UPDATED 21:13 EDT / FEBRUARY 05 2024

AI

AI helps scholars decipher ancient scroll buried by Vesuvius eruption

A charred Roman scroll that was buried in the Vesuvius eruption in A.D. 79 has partly been decoded by a group of classical scholars thanks to a team of three young computer scientists working with artificial intelligence.

The scroll is part of the Herculaneum Papyri, which includes about 1,800 scrolls that were discovered in the 18th century in Villa of the Papyri in Herculaneum, Southern Italy. Most of them were badly charred after being buried by the eruption that famously destroyed the city of Pompeii.

The carbonized documents, described as looking like leftover logs in a campfire, are extremely difficult to decipher given that even the slightest touch could turn them to ash. Although some of them have been carefully unfurled, with new technology, it has been possible to unspool them virtually.

In 2023, a group of scientists led by Professor Brent Seales, a computer scientist at the University of Kentucky, backed by Silicon Valley executive Nat Friedman, used X-ray technology and a machine-learning algorithm to see minute differences in the rolled-up documents and decode some of the meanings.
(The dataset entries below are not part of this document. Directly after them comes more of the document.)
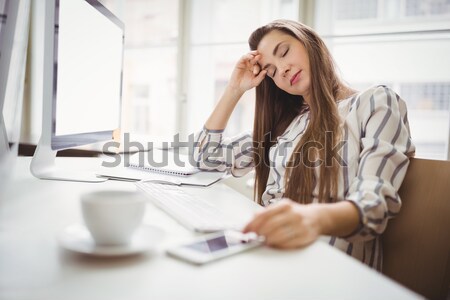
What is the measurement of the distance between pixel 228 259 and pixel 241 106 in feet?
7.12

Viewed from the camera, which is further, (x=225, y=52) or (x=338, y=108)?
(x=225, y=52)

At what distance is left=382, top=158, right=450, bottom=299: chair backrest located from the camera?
0.82 meters

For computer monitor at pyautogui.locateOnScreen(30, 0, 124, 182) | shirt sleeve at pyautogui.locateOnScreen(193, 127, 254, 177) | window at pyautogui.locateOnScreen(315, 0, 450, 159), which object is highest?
window at pyautogui.locateOnScreen(315, 0, 450, 159)

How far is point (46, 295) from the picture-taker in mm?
364

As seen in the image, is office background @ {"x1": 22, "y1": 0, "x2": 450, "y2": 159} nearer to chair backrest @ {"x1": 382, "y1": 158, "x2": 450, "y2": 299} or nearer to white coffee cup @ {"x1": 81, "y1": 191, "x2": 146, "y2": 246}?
chair backrest @ {"x1": 382, "y1": 158, "x2": 450, "y2": 299}

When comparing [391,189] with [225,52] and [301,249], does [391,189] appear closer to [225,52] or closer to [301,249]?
[301,249]

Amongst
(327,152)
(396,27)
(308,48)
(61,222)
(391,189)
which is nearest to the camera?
(61,222)

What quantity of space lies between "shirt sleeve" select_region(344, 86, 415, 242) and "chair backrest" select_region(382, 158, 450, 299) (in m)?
0.05

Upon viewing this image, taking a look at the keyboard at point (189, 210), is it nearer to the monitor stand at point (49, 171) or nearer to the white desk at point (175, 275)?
the white desk at point (175, 275)

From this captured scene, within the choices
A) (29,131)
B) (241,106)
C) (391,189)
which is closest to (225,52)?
(241,106)

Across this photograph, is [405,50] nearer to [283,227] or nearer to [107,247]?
[283,227]

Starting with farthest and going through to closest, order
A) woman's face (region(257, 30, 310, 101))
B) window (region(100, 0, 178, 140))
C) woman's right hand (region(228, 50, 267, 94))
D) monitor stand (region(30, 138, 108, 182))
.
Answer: window (region(100, 0, 178, 140))
woman's right hand (region(228, 50, 267, 94))
woman's face (region(257, 30, 310, 101))
monitor stand (region(30, 138, 108, 182))

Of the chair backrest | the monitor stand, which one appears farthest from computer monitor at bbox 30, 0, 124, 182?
the chair backrest

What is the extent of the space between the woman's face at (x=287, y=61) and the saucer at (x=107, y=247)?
0.83 metres
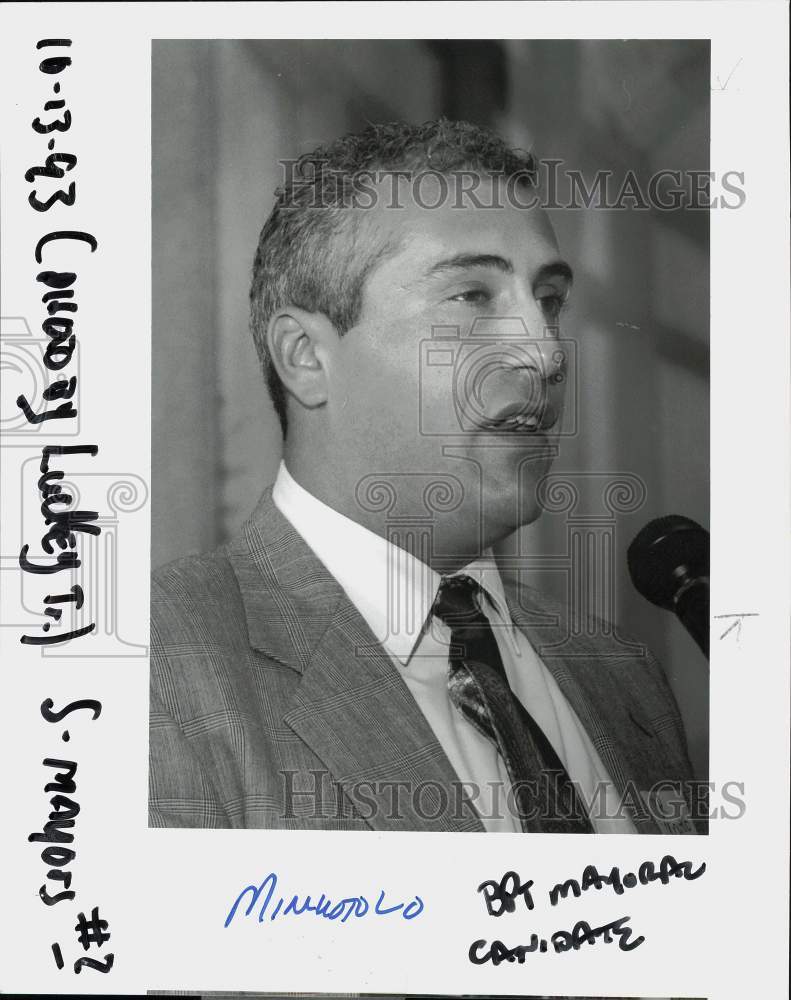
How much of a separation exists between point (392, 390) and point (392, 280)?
0.17 metres

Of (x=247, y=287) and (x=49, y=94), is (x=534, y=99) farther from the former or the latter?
(x=49, y=94)

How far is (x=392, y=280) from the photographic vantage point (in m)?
1.54

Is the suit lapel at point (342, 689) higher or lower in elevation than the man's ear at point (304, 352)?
lower

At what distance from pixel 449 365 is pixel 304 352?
0.73 ft

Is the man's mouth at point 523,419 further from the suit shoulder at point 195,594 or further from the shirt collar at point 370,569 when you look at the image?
the suit shoulder at point 195,594

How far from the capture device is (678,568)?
1595 mm

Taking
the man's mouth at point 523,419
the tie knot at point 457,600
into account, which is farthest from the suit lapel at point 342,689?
the man's mouth at point 523,419

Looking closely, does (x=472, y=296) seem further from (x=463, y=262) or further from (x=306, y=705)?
(x=306, y=705)

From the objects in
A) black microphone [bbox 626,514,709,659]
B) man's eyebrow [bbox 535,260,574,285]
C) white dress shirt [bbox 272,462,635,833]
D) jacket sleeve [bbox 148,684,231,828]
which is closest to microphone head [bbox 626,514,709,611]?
black microphone [bbox 626,514,709,659]

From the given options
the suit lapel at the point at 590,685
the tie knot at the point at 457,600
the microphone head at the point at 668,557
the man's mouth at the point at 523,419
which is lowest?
the suit lapel at the point at 590,685

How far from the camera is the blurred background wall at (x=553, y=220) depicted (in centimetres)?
157

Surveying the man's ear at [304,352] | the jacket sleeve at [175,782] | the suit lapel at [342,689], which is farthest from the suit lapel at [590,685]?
the jacket sleeve at [175,782]

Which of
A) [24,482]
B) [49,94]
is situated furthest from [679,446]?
[49,94]

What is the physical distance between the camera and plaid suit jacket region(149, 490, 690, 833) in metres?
1.51
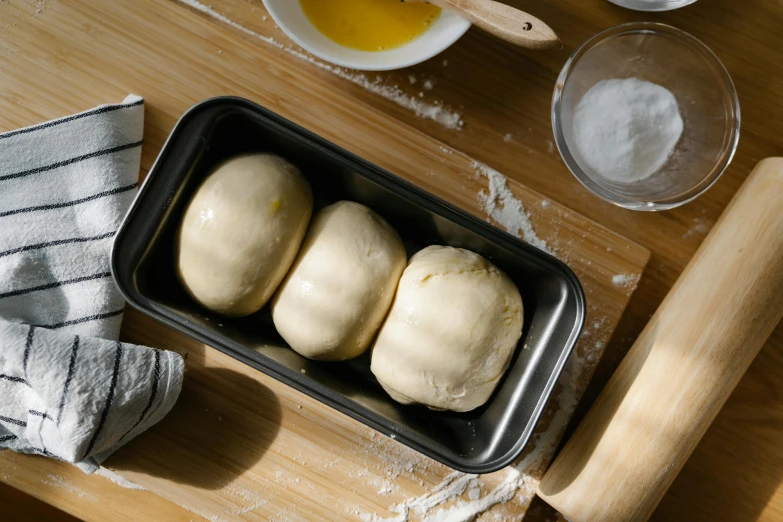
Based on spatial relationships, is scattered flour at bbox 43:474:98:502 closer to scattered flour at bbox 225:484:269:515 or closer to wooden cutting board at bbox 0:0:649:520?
wooden cutting board at bbox 0:0:649:520

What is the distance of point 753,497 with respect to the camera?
37.6 inches

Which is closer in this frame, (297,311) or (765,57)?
(297,311)

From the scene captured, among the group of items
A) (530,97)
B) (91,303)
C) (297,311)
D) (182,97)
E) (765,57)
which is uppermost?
(765,57)

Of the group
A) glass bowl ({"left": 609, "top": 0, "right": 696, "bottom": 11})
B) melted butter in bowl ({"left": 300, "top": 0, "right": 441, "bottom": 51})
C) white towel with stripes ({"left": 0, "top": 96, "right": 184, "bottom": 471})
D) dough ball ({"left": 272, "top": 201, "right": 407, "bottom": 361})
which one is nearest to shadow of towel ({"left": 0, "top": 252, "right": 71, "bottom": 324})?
white towel with stripes ({"left": 0, "top": 96, "right": 184, "bottom": 471})

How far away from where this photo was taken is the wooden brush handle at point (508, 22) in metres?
0.81

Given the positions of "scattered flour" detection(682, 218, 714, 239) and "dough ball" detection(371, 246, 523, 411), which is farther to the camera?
"scattered flour" detection(682, 218, 714, 239)

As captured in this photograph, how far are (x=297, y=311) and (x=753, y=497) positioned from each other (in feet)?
2.67

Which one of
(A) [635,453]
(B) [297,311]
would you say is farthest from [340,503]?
(A) [635,453]

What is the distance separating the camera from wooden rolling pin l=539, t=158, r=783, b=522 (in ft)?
2.62

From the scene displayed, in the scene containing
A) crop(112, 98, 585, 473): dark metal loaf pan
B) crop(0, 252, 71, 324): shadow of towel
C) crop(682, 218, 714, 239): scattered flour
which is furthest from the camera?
crop(682, 218, 714, 239): scattered flour

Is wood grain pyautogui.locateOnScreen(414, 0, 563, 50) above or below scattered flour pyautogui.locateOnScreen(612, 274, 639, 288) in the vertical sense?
above

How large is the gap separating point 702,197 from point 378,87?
56 centimetres

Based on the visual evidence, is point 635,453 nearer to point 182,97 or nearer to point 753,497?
point 753,497

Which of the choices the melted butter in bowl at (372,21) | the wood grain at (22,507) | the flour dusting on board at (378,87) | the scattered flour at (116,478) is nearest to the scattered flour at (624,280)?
the flour dusting on board at (378,87)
To move forward with the project, the group created the Vesuvius Challenge, offering cash prizes to students who took up the challenge to develop software that could decipher the scrolls. Today, it was announced that a team of three computer-savvy students from Egypt, Switzerland and the U.S. have picked up the prize of $700,000.

Youssef Nader, currently in Germany, Luke Farritor in the U.S., and Julian Schilliger in Switzerland were able to read more than 2,000 Greek letters from one of the scrolls. Farritor had already won $40,000 after revealing one of the words was the Greek for “purple.” He had spent much of last year developing a machine-learning model that could detect very faint differences in the texture of the charred scrolls, enabling him to identify the presence of ink not visible to the human eye.

After teaming up with the other two students, they detected 15 passages comprising more than 2,000 characters or about 5% of the scrolls’ entire text. It’s believed the text is the work of Philodemus, an Epicurean philosopher who was writing on food and music and all the nice things that generate pleasure. He wrote in the decoded scroll, “In the case of food, we do not right away believe things that are scarce to be absolutely more pleasant than those which are abundant.”

There are hundreds of scrolls in the villa waiting to be read, and possibly many more than have yet to be excavated, each telling us a story about how these ancient people lived and how they thought. Right now, scientists are on track to open up this world further. They hope 85% of the aforementioned scroll will be decoded by the end of the year, and if the technology improves, the decoding of other scrolls will be faster.

“Some of these texts could completely rewrite the history of key periods of the ancient world,” Robert Fowler, a classicist and the chair of the Herculaneum Society, told Bloomberg.“This is the society from which the modern Western world is descended.”